El piloto Miller siguió maniobrando el avión, tratando de mantener la altitud y a la vez el rumbo hacia la ciudad cuando nos dio la negativa final, el avión no iba a llegar al aeropuerto pero tal vez pudiera llegar a un espacio abierto, todo si perdíamos algo mas de peso por lo que tuvimos que salir yo, el escoses Gerault y el Doctor Raphael, quedándose el anticuario Maxwell, el guiá Samoano y el piloto Miller para manejar el avión y tratar de que este no se desplomara. Salimos, el Doctor Raphael y yo estábamos bien pero el escoses Gerault se impacto con una de las alas del avión y salio volando a toda velocidad, afortunadamente su paracaídas se abrió antes de que quedara inconsciente y sin rumbo hacia la costa.

El avión bajo a toda velocidad por los aires mientras nosotros nos deslizábamos considerablemente lento hacia la costa, lo ultimo que vi del avión es que mantuvo su rumbo casi todo el vuelo hasta el final, cuando logro estabilizarse considerablemente para hacer un aterrizaje forzoso y de ahí, de ahí todo era volver a casa y entregar el monolito.

Lo único que me preocupaba en ese momento e incluso ahora son las visiones que me provoco al tocarlo, no se si los demás las vieron pero parece como si ahora supiera todo de lo que me rodea lo cual me tiene aterrada... siento como si el mundo fuera demasiado pequeño y necesitara salir de urgencia hacia algún otro lado, pero la pregunta es a donde.

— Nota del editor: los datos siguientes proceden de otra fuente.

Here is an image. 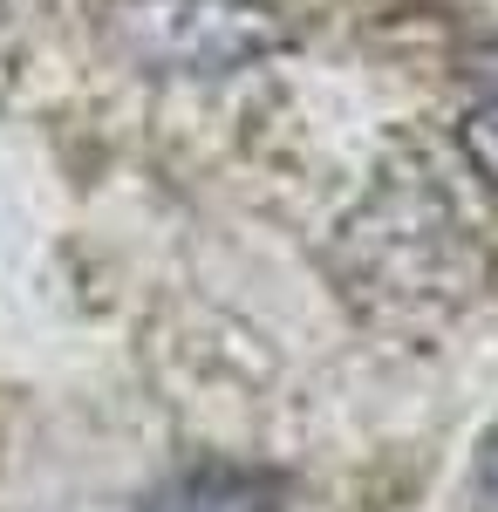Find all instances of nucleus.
Returning <instances> with one entry per match:
<instances>
[{
  "label": "nucleus",
  "instance_id": "obj_4",
  "mask_svg": "<svg viewBox=\"0 0 498 512\" xmlns=\"http://www.w3.org/2000/svg\"><path fill=\"white\" fill-rule=\"evenodd\" d=\"M458 151H464V164H471V171L498 192V96H485V103H471V110H464Z\"/></svg>",
  "mask_w": 498,
  "mask_h": 512
},
{
  "label": "nucleus",
  "instance_id": "obj_2",
  "mask_svg": "<svg viewBox=\"0 0 498 512\" xmlns=\"http://www.w3.org/2000/svg\"><path fill=\"white\" fill-rule=\"evenodd\" d=\"M110 28L137 69L178 82H219L294 48L280 0H116Z\"/></svg>",
  "mask_w": 498,
  "mask_h": 512
},
{
  "label": "nucleus",
  "instance_id": "obj_3",
  "mask_svg": "<svg viewBox=\"0 0 498 512\" xmlns=\"http://www.w3.org/2000/svg\"><path fill=\"white\" fill-rule=\"evenodd\" d=\"M273 485L267 478H246V472H192L185 485V512H226V506H267Z\"/></svg>",
  "mask_w": 498,
  "mask_h": 512
},
{
  "label": "nucleus",
  "instance_id": "obj_1",
  "mask_svg": "<svg viewBox=\"0 0 498 512\" xmlns=\"http://www.w3.org/2000/svg\"><path fill=\"white\" fill-rule=\"evenodd\" d=\"M328 274L376 328H437L485 287L492 253L430 158H389L335 226Z\"/></svg>",
  "mask_w": 498,
  "mask_h": 512
}]
</instances>
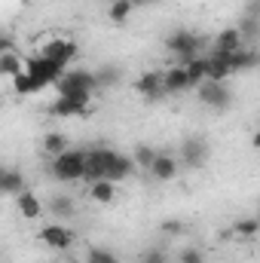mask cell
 Masks as SVG:
<instances>
[{"instance_id":"cell-32","label":"cell","mask_w":260,"mask_h":263,"mask_svg":"<svg viewBox=\"0 0 260 263\" xmlns=\"http://www.w3.org/2000/svg\"><path fill=\"white\" fill-rule=\"evenodd\" d=\"M242 15L260 18V0H248V3H245V9H242Z\"/></svg>"},{"instance_id":"cell-13","label":"cell","mask_w":260,"mask_h":263,"mask_svg":"<svg viewBox=\"0 0 260 263\" xmlns=\"http://www.w3.org/2000/svg\"><path fill=\"white\" fill-rule=\"evenodd\" d=\"M162 80H165V95H181V92L193 89L190 73H187V67L184 65H172L165 73H162Z\"/></svg>"},{"instance_id":"cell-5","label":"cell","mask_w":260,"mask_h":263,"mask_svg":"<svg viewBox=\"0 0 260 263\" xmlns=\"http://www.w3.org/2000/svg\"><path fill=\"white\" fill-rule=\"evenodd\" d=\"M196 98L211 110H227L233 104V92L227 89V83H214V80H205L202 86H196Z\"/></svg>"},{"instance_id":"cell-18","label":"cell","mask_w":260,"mask_h":263,"mask_svg":"<svg viewBox=\"0 0 260 263\" xmlns=\"http://www.w3.org/2000/svg\"><path fill=\"white\" fill-rule=\"evenodd\" d=\"M0 187H3L6 196H12V199L28 190V187H25V175H22L18 168H3V175H0Z\"/></svg>"},{"instance_id":"cell-27","label":"cell","mask_w":260,"mask_h":263,"mask_svg":"<svg viewBox=\"0 0 260 263\" xmlns=\"http://www.w3.org/2000/svg\"><path fill=\"white\" fill-rule=\"evenodd\" d=\"M156 153H159V150H153V147H147V144H138V147L132 150V156H135V162H138V168H141V172H150V165H153Z\"/></svg>"},{"instance_id":"cell-12","label":"cell","mask_w":260,"mask_h":263,"mask_svg":"<svg viewBox=\"0 0 260 263\" xmlns=\"http://www.w3.org/2000/svg\"><path fill=\"white\" fill-rule=\"evenodd\" d=\"M178 172H181V159H178V156H172V153H156V159H153V165H150V178H153V181L169 184V181L178 178Z\"/></svg>"},{"instance_id":"cell-19","label":"cell","mask_w":260,"mask_h":263,"mask_svg":"<svg viewBox=\"0 0 260 263\" xmlns=\"http://www.w3.org/2000/svg\"><path fill=\"white\" fill-rule=\"evenodd\" d=\"M230 65H233L236 73H239V70H254V67H260V52L251 49V46H242L239 52L230 55Z\"/></svg>"},{"instance_id":"cell-4","label":"cell","mask_w":260,"mask_h":263,"mask_svg":"<svg viewBox=\"0 0 260 263\" xmlns=\"http://www.w3.org/2000/svg\"><path fill=\"white\" fill-rule=\"evenodd\" d=\"M117 159V150L110 147H95V150H86V181H107L110 175V165Z\"/></svg>"},{"instance_id":"cell-31","label":"cell","mask_w":260,"mask_h":263,"mask_svg":"<svg viewBox=\"0 0 260 263\" xmlns=\"http://www.w3.org/2000/svg\"><path fill=\"white\" fill-rule=\"evenodd\" d=\"M178 263H205V254H202L199 248H184V251L178 254Z\"/></svg>"},{"instance_id":"cell-29","label":"cell","mask_w":260,"mask_h":263,"mask_svg":"<svg viewBox=\"0 0 260 263\" xmlns=\"http://www.w3.org/2000/svg\"><path fill=\"white\" fill-rule=\"evenodd\" d=\"M86 263H120V260H117V254L107 251V248H92V251L86 254Z\"/></svg>"},{"instance_id":"cell-11","label":"cell","mask_w":260,"mask_h":263,"mask_svg":"<svg viewBox=\"0 0 260 263\" xmlns=\"http://www.w3.org/2000/svg\"><path fill=\"white\" fill-rule=\"evenodd\" d=\"M178 159H181V165H187V168H202L205 159H208V144H205L202 138H184V144H181V150H178Z\"/></svg>"},{"instance_id":"cell-10","label":"cell","mask_w":260,"mask_h":263,"mask_svg":"<svg viewBox=\"0 0 260 263\" xmlns=\"http://www.w3.org/2000/svg\"><path fill=\"white\" fill-rule=\"evenodd\" d=\"M37 239H40L46 248H52V251H67V248L73 245V233L67 230L65 223H46V227L37 233Z\"/></svg>"},{"instance_id":"cell-2","label":"cell","mask_w":260,"mask_h":263,"mask_svg":"<svg viewBox=\"0 0 260 263\" xmlns=\"http://www.w3.org/2000/svg\"><path fill=\"white\" fill-rule=\"evenodd\" d=\"M165 49L178 59V65H184V62L199 55V37L193 31H187V28H178V31H172L165 37Z\"/></svg>"},{"instance_id":"cell-30","label":"cell","mask_w":260,"mask_h":263,"mask_svg":"<svg viewBox=\"0 0 260 263\" xmlns=\"http://www.w3.org/2000/svg\"><path fill=\"white\" fill-rule=\"evenodd\" d=\"M49 211H55V214L67 217V214H73V202H70L67 196H55L52 202H49Z\"/></svg>"},{"instance_id":"cell-7","label":"cell","mask_w":260,"mask_h":263,"mask_svg":"<svg viewBox=\"0 0 260 263\" xmlns=\"http://www.w3.org/2000/svg\"><path fill=\"white\" fill-rule=\"evenodd\" d=\"M40 55H43V59H49V62H55V65L67 67L73 59H77V43H73V40H67V37H49V40L43 43Z\"/></svg>"},{"instance_id":"cell-1","label":"cell","mask_w":260,"mask_h":263,"mask_svg":"<svg viewBox=\"0 0 260 263\" xmlns=\"http://www.w3.org/2000/svg\"><path fill=\"white\" fill-rule=\"evenodd\" d=\"M49 172L59 181H86V150H67L62 156H52Z\"/></svg>"},{"instance_id":"cell-28","label":"cell","mask_w":260,"mask_h":263,"mask_svg":"<svg viewBox=\"0 0 260 263\" xmlns=\"http://www.w3.org/2000/svg\"><path fill=\"white\" fill-rule=\"evenodd\" d=\"M236 28L242 31V40H245V43H251V40H257V37H260V18H251V15H242Z\"/></svg>"},{"instance_id":"cell-16","label":"cell","mask_w":260,"mask_h":263,"mask_svg":"<svg viewBox=\"0 0 260 263\" xmlns=\"http://www.w3.org/2000/svg\"><path fill=\"white\" fill-rule=\"evenodd\" d=\"M15 205H18V214H22L25 220H40V217H43V202H40V196H37L34 190L18 193V196H15Z\"/></svg>"},{"instance_id":"cell-17","label":"cell","mask_w":260,"mask_h":263,"mask_svg":"<svg viewBox=\"0 0 260 263\" xmlns=\"http://www.w3.org/2000/svg\"><path fill=\"white\" fill-rule=\"evenodd\" d=\"M138 172V162H135V156L132 153H117V159H114V165H110V175H107V181H129L132 175Z\"/></svg>"},{"instance_id":"cell-25","label":"cell","mask_w":260,"mask_h":263,"mask_svg":"<svg viewBox=\"0 0 260 263\" xmlns=\"http://www.w3.org/2000/svg\"><path fill=\"white\" fill-rule=\"evenodd\" d=\"M260 233V217H239L233 223V236L236 239H254Z\"/></svg>"},{"instance_id":"cell-26","label":"cell","mask_w":260,"mask_h":263,"mask_svg":"<svg viewBox=\"0 0 260 263\" xmlns=\"http://www.w3.org/2000/svg\"><path fill=\"white\" fill-rule=\"evenodd\" d=\"M43 150H46L49 156H62V153L70 150V144H67V138L62 132H49V135L43 138Z\"/></svg>"},{"instance_id":"cell-8","label":"cell","mask_w":260,"mask_h":263,"mask_svg":"<svg viewBox=\"0 0 260 263\" xmlns=\"http://www.w3.org/2000/svg\"><path fill=\"white\" fill-rule=\"evenodd\" d=\"M25 65H28V59H25L9 40H3V43H0V73H3V80L12 83V80L25 70Z\"/></svg>"},{"instance_id":"cell-20","label":"cell","mask_w":260,"mask_h":263,"mask_svg":"<svg viewBox=\"0 0 260 263\" xmlns=\"http://www.w3.org/2000/svg\"><path fill=\"white\" fill-rule=\"evenodd\" d=\"M89 196L95 199L98 205H110L117 199V184L114 181H92L89 184Z\"/></svg>"},{"instance_id":"cell-24","label":"cell","mask_w":260,"mask_h":263,"mask_svg":"<svg viewBox=\"0 0 260 263\" xmlns=\"http://www.w3.org/2000/svg\"><path fill=\"white\" fill-rule=\"evenodd\" d=\"M184 67H187V73H190L193 89L208 80V59H205V55H196V59H190V62H184Z\"/></svg>"},{"instance_id":"cell-36","label":"cell","mask_w":260,"mask_h":263,"mask_svg":"<svg viewBox=\"0 0 260 263\" xmlns=\"http://www.w3.org/2000/svg\"><path fill=\"white\" fill-rule=\"evenodd\" d=\"M251 147H254V150H260V129L254 132V138H251Z\"/></svg>"},{"instance_id":"cell-34","label":"cell","mask_w":260,"mask_h":263,"mask_svg":"<svg viewBox=\"0 0 260 263\" xmlns=\"http://www.w3.org/2000/svg\"><path fill=\"white\" fill-rule=\"evenodd\" d=\"M162 230H165V233H172V236H178V233H181V220H165V223H162Z\"/></svg>"},{"instance_id":"cell-21","label":"cell","mask_w":260,"mask_h":263,"mask_svg":"<svg viewBox=\"0 0 260 263\" xmlns=\"http://www.w3.org/2000/svg\"><path fill=\"white\" fill-rule=\"evenodd\" d=\"M12 86H15V92H18V95H37V92H43V89H46V86H43L31 70H22V73L12 80Z\"/></svg>"},{"instance_id":"cell-35","label":"cell","mask_w":260,"mask_h":263,"mask_svg":"<svg viewBox=\"0 0 260 263\" xmlns=\"http://www.w3.org/2000/svg\"><path fill=\"white\" fill-rule=\"evenodd\" d=\"M135 3V9H150V6H156L159 0H132Z\"/></svg>"},{"instance_id":"cell-23","label":"cell","mask_w":260,"mask_h":263,"mask_svg":"<svg viewBox=\"0 0 260 263\" xmlns=\"http://www.w3.org/2000/svg\"><path fill=\"white\" fill-rule=\"evenodd\" d=\"M95 80H98V89H114L117 83H123V70L117 65H101L95 70Z\"/></svg>"},{"instance_id":"cell-33","label":"cell","mask_w":260,"mask_h":263,"mask_svg":"<svg viewBox=\"0 0 260 263\" xmlns=\"http://www.w3.org/2000/svg\"><path fill=\"white\" fill-rule=\"evenodd\" d=\"M141 263H165V254H162V251H147Z\"/></svg>"},{"instance_id":"cell-6","label":"cell","mask_w":260,"mask_h":263,"mask_svg":"<svg viewBox=\"0 0 260 263\" xmlns=\"http://www.w3.org/2000/svg\"><path fill=\"white\" fill-rule=\"evenodd\" d=\"M89 107H92V92H73V95H59L49 114L52 117H86Z\"/></svg>"},{"instance_id":"cell-14","label":"cell","mask_w":260,"mask_h":263,"mask_svg":"<svg viewBox=\"0 0 260 263\" xmlns=\"http://www.w3.org/2000/svg\"><path fill=\"white\" fill-rule=\"evenodd\" d=\"M208 59V80H214V83H227L236 70L230 65V55L227 52H211V55H205Z\"/></svg>"},{"instance_id":"cell-9","label":"cell","mask_w":260,"mask_h":263,"mask_svg":"<svg viewBox=\"0 0 260 263\" xmlns=\"http://www.w3.org/2000/svg\"><path fill=\"white\" fill-rule=\"evenodd\" d=\"M135 92H138L141 98H147V101L162 98V95H165V80H162V73H159V70H144V73H138V77H135Z\"/></svg>"},{"instance_id":"cell-22","label":"cell","mask_w":260,"mask_h":263,"mask_svg":"<svg viewBox=\"0 0 260 263\" xmlns=\"http://www.w3.org/2000/svg\"><path fill=\"white\" fill-rule=\"evenodd\" d=\"M132 12H135V3L132 0H110V6H107V18L114 25H126L132 18Z\"/></svg>"},{"instance_id":"cell-15","label":"cell","mask_w":260,"mask_h":263,"mask_svg":"<svg viewBox=\"0 0 260 263\" xmlns=\"http://www.w3.org/2000/svg\"><path fill=\"white\" fill-rule=\"evenodd\" d=\"M245 46V40H242V31L233 25V28H224L217 37H214V52H227V55H233V52H239Z\"/></svg>"},{"instance_id":"cell-3","label":"cell","mask_w":260,"mask_h":263,"mask_svg":"<svg viewBox=\"0 0 260 263\" xmlns=\"http://www.w3.org/2000/svg\"><path fill=\"white\" fill-rule=\"evenodd\" d=\"M59 95H73V92H95L98 89V80H95V70H83V67H67L65 77L55 83Z\"/></svg>"}]
</instances>
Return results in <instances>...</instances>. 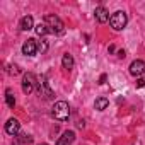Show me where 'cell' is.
<instances>
[{
	"instance_id": "obj_17",
	"label": "cell",
	"mask_w": 145,
	"mask_h": 145,
	"mask_svg": "<svg viewBox=\"0 0 145 145\" xmlns=\"http://www.w3.org/2000/svg\"><path fill=\"white\" fill-rule=\"evenodd\" d=\"M7 72H9L10 75H17L19 72H21V70H19V68H17L16 65H9V67H7Z\"/></svg>"
},
{
	"instance_id": "obj_14",
	"label": "cell",
	"mask_w": 145,
	"mask_h": 145,
	"mask_svg": "<svg viewBox=\"0 0 145 145\" xmlns=\"http://www.w3.org/2000/svg\"><path fill=\"white\" fill-rule=\"evenodd\" d=\"M5 101H7V106L14 109V106H16V97H14L12 89H7V91H5Z\"/></svg>"
},
{
	"instance_id": "obj_1",
	"label": "cell",
	"mask_w": 145,
	"mask_h": 145,
	"mask_svg": "<svg viewBox=\"0 0 145 145\" xmlns=\"http://www.w3.org/2000/svg\"><path fill=\"white\" fill-rule=\"evenodd\" d=\"M44 24L48 26L51 34H63L65 33V24L60 17H56L55 14H46L44 16Z\"/></svg>"
},
{
	"instance_id": "obj_3",
	"label": "cell",
	"mask_w": 145,
	"mask_h": 145,
	"mask_svg": "<svg viewBox=\"0 0 145 145\" xmlns=\"http://www.w3.org/2000/svg\"><path fill=\"white\" fill-rule=\"evenodd\" d=\"M109 24H111V27H113L114 31H123V29L126 27V24H128V16H126L123 10H118V12H114V14L111 16Z\"/></svg>"
},
{
	"instance_id": "obj_11",
	"label": "cell",
	"mask_w": 145,
	"mask_h": 145,
	"mask_svg": "<svg viewBox=\"0 0 145 145\" xmlns=\"http://www.w3.org/2000/svg\"><path fill=\"white\" fill-rule=\"evenodd\" d=\"M74 65H75V61H74V56H72V55H68V53H65L63 55V58H61V67L65 68V70H72V68H74Z\"/></svg>"
},
{
	"instance_id": "obj_6",
	"label": "cell",
	"mask_w": 145,
	"mask_h": 145,
	"mask_svg": "<svg viewBox=\"0 0 145 145\" xmlns=\"http://www.w3.org/2000/svg\"><path fill=\"white\" fill-rule=\"evenodd\" d=\"M36 51H38V41L33 39V38H29V39L22 44V53H24L26 56H34Z\"/></svg>"
},
{
	"instance_id": "obj_16",
	"label": "cell",
	"mask_w": 145,
	"mask_h": 145,
	"mask_svg": "<svg viewBox=\"0 0 145 145\" xmlns=\"http://www.w3.org/2000/svg\"><path fill=\"white\" fill-rule=\"evenodd\" d=\"M38 50H39L41 53H44V51L48 50V43H46L44 39H41V41H38Z\"/></svg>"
},
{
	"instance_id": "obj_20",
	"label": "cell",
	"mask_w": 145,
	"mask_h": 145,
	"mask_svg": "<svg viewBox=\"0 0 145 145\" xmlns=\"http://www.w3.org/2000/svg\"><path fill=\"white\" fill-rule=\"evenodd\" d=\"M118 56H120V58H125V56H126V51H125V50H120V51H118Z\"/></svg>"
},
{
	"instance_id": "obj_13",
	"label": "cell",
	"mask_w": 145,
	"mask_h": 145,
	"mask_svg": "<svg viewBox=\"0 0 145 145\" xmlns=\"http://www.w3.org/2000/svg\"><path fill=\"white\" fill-rule=\"evenodd\" d=\"M108 106H109V99H108V97H97L96 103H94V108H96L97 111H104Z\"/></svg>"
},
{
	"instance_id": "obj_4",
	"label": "cell",
	"mask_w": 145,
	"mask_h": 145,
	"mask_svg": "<svg viewBox=\"0 0 145 145\" xmlns=\"http://www.w3.org/2000/svg\"><path fill=\"white\" fill-rule=\"evenodd\" d=\"M38 84H39V82L36 80V75L31 74V72H27V74H24V79H22V92L29 96V94L34 91V87H36Z\"/></svg>"
},
{
	"instance_id": "obj_5",
	"label": "cell",
	"mask_w": 145,
	"mask_h": 145,
	"mask_svg": "<svg viewBox=\"0 0 145 145\" xmlns=\"http://www.w3.org/2000/svg\"><path fill=\"white\" fill-rule=\"evenodd\" d=\"M130 74L135 75L137 79H138L140 75H143V74H145V61H143V60H135V61H131V65H130Z\"/></svg>"
},
{
	"instance_id": "obj_12",
	"label": "cell",
	"mask_w": 145,
	"mask_h": 145,
	"mask_svg": "<svg viewBox=\"0 0 145 145\" xmlns=\"http://www.w3.org/2000/svg\"><path fill=\"white\" fill-rule=\"evenodd\" d=\"M33 27H34L33 17H31V16H24V17L21 19V29H22V31H31Z\"/></svg>"
},
{
	"instance_id": "obj_8",
	"label": "cell",
	"mask_w": 145,
	"mask_h": 145,
	"mask_svg": "<svg viewBox=\"0 0 145 145\" xmlns=\"http://www.w3.org/2000/svg\"><path fill=\"white\" fill-rule=\"evenodd\" d=\"M94 14H96V19H97V22H101V24H104V22H108V21L111 19V17H109V10H108L106 7H103V5L96 7Z\"/></svg>"
},
{
	"instance_id": "obj_9",
	"label": "cell",
	"mask_w": 145,
	"mask_h": 145,
	"mask_svg": "<svg viewBox=\"0 0 145 145\" xmlns=\"http://www.w3.org/2000/svg\"><path fill=\"white\" fill-rule=\"evenodd\" d=\"M19 130H21V123H19L16 118H10V120L5 123V131H7L9 135L16 137V135L19 133Z\"/></svg>"
},
{
	"instance_id": "obj_21",
	"label": "cell",
	"mask_w": 145,
	"mask_h": 145,
	"mask_svg": "<svg viewBox=\"0 0 145 145\" xmlns=\"http://www.w3.org/2000/svg\"><path fill=\"white\" fill-rule=\"evenodd\" d=\"M106 79H108V75H106V74H103V75H101V79H99V84H104V82H106Z\"/></svg>"
},
{
	"instance_id": "obj_7",
	"label": "cell",
	"mask_w": 145,
	"mask_h": 145,
	"mask_svg": "<svg viewBox=\"0 0 145 145\" xmlns=\"http://www.w3.org/2000/svg\"><path fill=\"white\" fill-rule=\"evenodd\" d=\"M74 140H75V133L72 131V130H67V131H63V135L56 140V145H72V143H74Z\"/></svg>"
},
{
	"instance_id": "obj_22",
	"label": "cell",
	"mask_w": 145,
	"mask_h": 145,
	"mask_svg": "<svg viewBox=\"0 0 145 145\" xmlns=\"http://www.w3.org/2000/svg\"><path fill=\"white\" fill-rule=\"evenodd\" d=\"M39 145H48V143H39Z\"/></svg>"
},
{
	"instance_id": "obj_10",
	"label": "cell",
	"mask_w": 145,
	"mask_h": 145,
	"mask_svg": "<svg viewBox=\"0 0 145 145\" xmlns=\"http://www.w3.org/2000/svg\"><path fill=\"white\" fill-rule=\"evenodd\" d=\"M38 91H39V94H41L44 99H53V96H55L53 91L50 89V86H48V82H46L44 79H43V82L38 84Z\"/></svg>"
},
{
	"instance_id": "obj_19",
	"label": "cell",
	"mask_w": 145,
	"mask_h": 145,
	"mask_svg": "<svg viewBox=\"0 0 145 145\" xmlns=\"http://www.w3.org/2000/svg\"><path fill=\"white\" fill-rule=\"evenodd\" d=\"M135 86L137 87H145V77H138L137 82H135Z\"/></svg>"
},
{
	"instance_id": "obj_2",
	"label": "cell",
	"mask_w": 145,
	"mask_h": 145,
	"mask_svg": "<svg viewBox=\"0 0 145 145\" xmlns=\"http://www.w3.org/2000/svg\"><path fill=\"white\" fill-rule=\"evenodd\" d=\"M51 116L55 120H58V121H67L70 118V106H68V103H65V101L55 103V106L51 109Z\"/></svg>"
},
{
	"instance_id": "obj_18",
	"label": "cell",
	"mask_w": 145,
	"mask_h": 145,
	"mask_svg": "<svg viewBox=\"0 0 145 145\" xmlns=\"http://www.w3.org/2000/svg\"><path fill=\"white\" fill-rule=\"evenodd\" d=\"M19 138H21L22 143H27V145L33 143V137H31V135H19Z\"/></svg>"
},
{
	"instance_id": "obj_15",
	"label": "cell",
	"mask_w": 145,
	"mask_h": 145,
	"mask_svg": "<svg viewBox=\"0 0 145 145\" xmlns=\"http://www.w3.org/2000/svg\"><path fill=\"white\" fill-rule=\"evenodd\" d=\"M34 29H36V34H38V36H41V38H43V36H46V34L50 33V29H48V26H46L44 22H39Z\"/></svg>"
}]
</instances>
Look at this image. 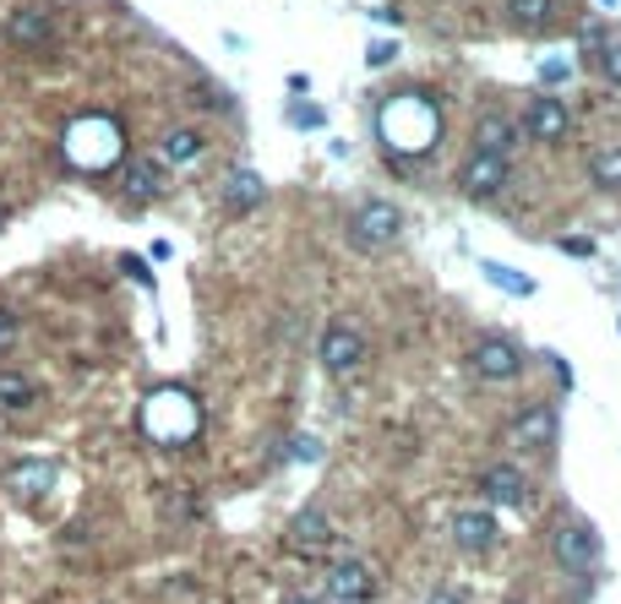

También queda pendiente el movimiento del monolito hacia una locación segura, fuera de aquí y fuera de las manos del Buró, en algún lugar que nadie pueda acceder mas que unos cuantos... ¿sera buena idea usar la bóveda de Carlomagno otra vez?


Hoy creo que si podría tomarme un trago de alcohol o toda la botella hasta acabar en el suelo.